Abu Ghraib and “Sensational” Photos

I have to wonder when Americans claim they didn’t know that rape was occurring at Abu Ghraib. We knew. From a 2004 transcript of a talk by journalist Seymour Hersh:

Some of the worst things that happened you don’t know about, okay? Videos, um, there are women there. Some of you may have read that they were passing letters out, communications out to their men. This is at Abu Ghraib … The women were passing messages out saying ‘Please come and kill me, because of what’s happened’ and basically what happened is that those women who were arrested with young boys, children in cases that have been recorded. The boys were sodomized with the cameras rolling. And the worst above all of that is the soundtrack of the boys shrieking that your government has. They are in total terror. It’s going to come out.

By the way, this information came out before the election of 2004.

If you didn’t know, you should have. This is absolutely a case of mass guilt. Over a million people have died. There was horrific torture of civilians, including children. In our names. We knew. If we didn’t know, our ignorance was willful, and it had everything to do with the race, nationality, and religion of the victims. We are responsible.

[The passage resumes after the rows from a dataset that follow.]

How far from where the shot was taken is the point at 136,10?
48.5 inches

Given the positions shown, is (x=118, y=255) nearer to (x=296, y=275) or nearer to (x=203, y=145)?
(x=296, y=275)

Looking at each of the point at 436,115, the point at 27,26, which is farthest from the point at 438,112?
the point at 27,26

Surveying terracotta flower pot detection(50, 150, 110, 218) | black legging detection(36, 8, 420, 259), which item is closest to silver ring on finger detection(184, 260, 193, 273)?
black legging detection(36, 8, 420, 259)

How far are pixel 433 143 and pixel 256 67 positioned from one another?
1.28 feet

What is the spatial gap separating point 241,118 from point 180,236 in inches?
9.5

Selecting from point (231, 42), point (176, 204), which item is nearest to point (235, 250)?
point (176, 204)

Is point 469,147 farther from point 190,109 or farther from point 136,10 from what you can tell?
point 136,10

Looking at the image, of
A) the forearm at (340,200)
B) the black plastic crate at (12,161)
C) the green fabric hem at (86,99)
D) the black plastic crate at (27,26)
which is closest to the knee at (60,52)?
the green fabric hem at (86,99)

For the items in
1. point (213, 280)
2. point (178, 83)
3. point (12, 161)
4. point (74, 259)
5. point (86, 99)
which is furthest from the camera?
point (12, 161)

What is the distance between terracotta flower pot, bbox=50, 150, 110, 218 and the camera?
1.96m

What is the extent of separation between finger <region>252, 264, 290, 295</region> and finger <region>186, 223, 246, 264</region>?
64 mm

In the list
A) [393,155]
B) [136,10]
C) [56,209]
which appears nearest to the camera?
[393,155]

Now, as was inevitable (and perhaps intentional–after all, totalitarian regimes ultimately want people to know about the torture they inflict–that’s how they control dissent), photographs of some of the rapes that occurred at Abu Ghraib have surfaced, and there’s a debate about their release that I find bizarrely lacking. On one side, we have people who say the release of the photographs would lead to greater anti-American sentiment (you know what else leads to anti-American sentiment? Torturing children.) On the other, we have “progressives” calling for the release of the photos in the name of transparency. No one appears to be discussing what the rape victims might think about photographs of their rapes being distributed to the international news media. As is virtually always the case in our culture, when someone is raped we pay attention to the needs of everyone except the rape victim. The actual victims of rape are reduced to objects to be used for our own political ends. Their needs, their emotions, their desires, don’t count.

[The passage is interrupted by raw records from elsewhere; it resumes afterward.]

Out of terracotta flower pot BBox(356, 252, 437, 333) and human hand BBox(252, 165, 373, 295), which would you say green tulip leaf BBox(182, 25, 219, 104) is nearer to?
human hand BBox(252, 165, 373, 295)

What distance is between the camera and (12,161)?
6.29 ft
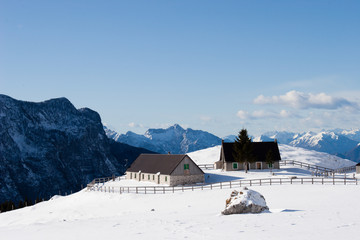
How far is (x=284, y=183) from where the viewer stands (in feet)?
189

What the Obama Administration should do is contact these victims, and ask them what they would like us to do with the photos, and what restorative justice might look like. Incidentally, if reducing anti-American sentiment (rather than, for example, not raping people) is what we’ve decided we’re most concerned with, restorative justice would do a hell of a lot more to alleviate anti-American sentiment than refusing to release the photos, which, as far as I can see, does precisely nothing toward that end.

H/T Shakesville

Rape at Abu Ghraib (not “rape”)

Just when you thought it couldn’t get worse.

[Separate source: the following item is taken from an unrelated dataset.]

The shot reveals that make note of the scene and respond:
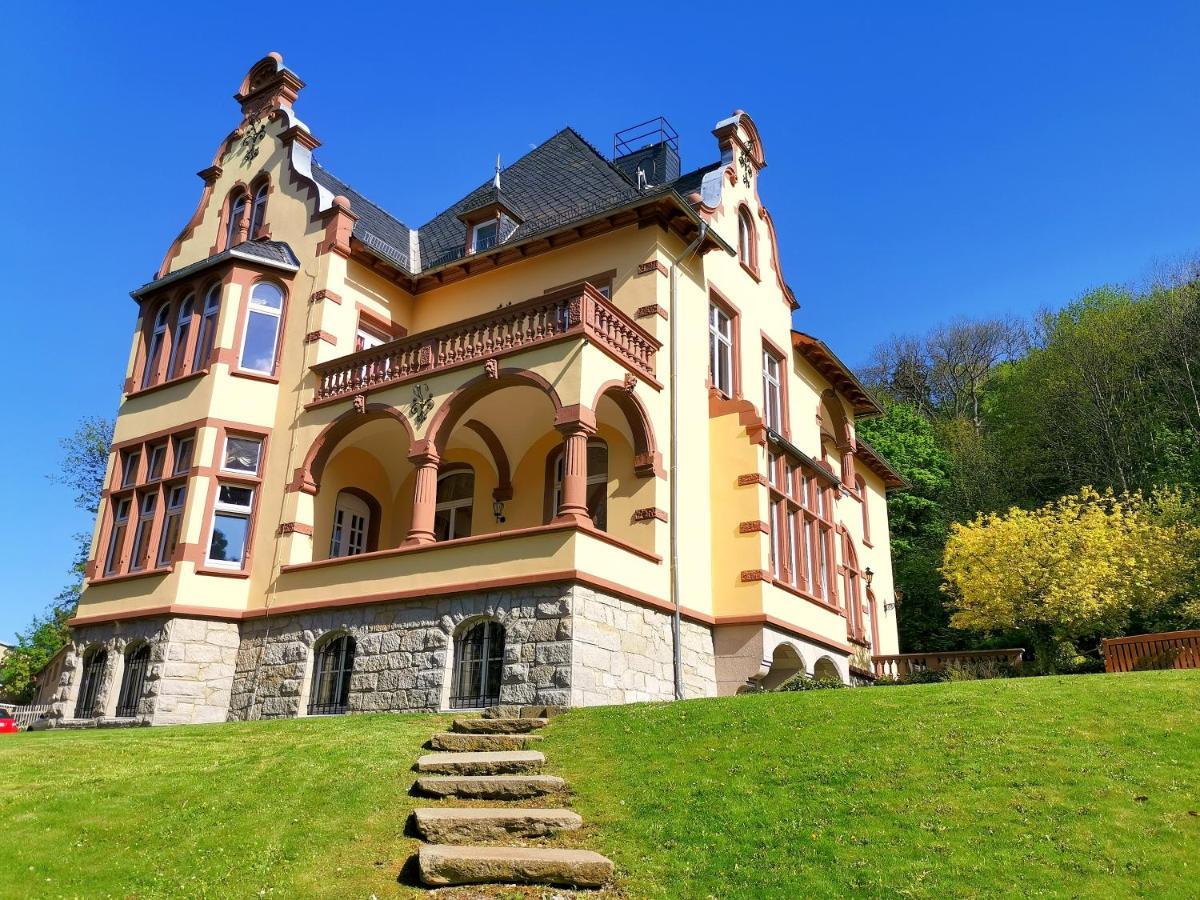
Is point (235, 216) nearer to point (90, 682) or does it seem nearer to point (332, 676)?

This morning the Telegraph reported that (according to a U.S. Major General who investigated Abu Ghraib) the pictures of prisoner abuse currently not being realeased to the public by the Obama administration depict multiple acts of sexual abuse, including the rape of men and women (story may be triggering).  Though a spokesperson for the Pentagon is denying that the photos contain such acts—and President Obama had previously stated that the photos were not “particularly sensational”—everyone already has an opinion of whether or not the pictures should be released.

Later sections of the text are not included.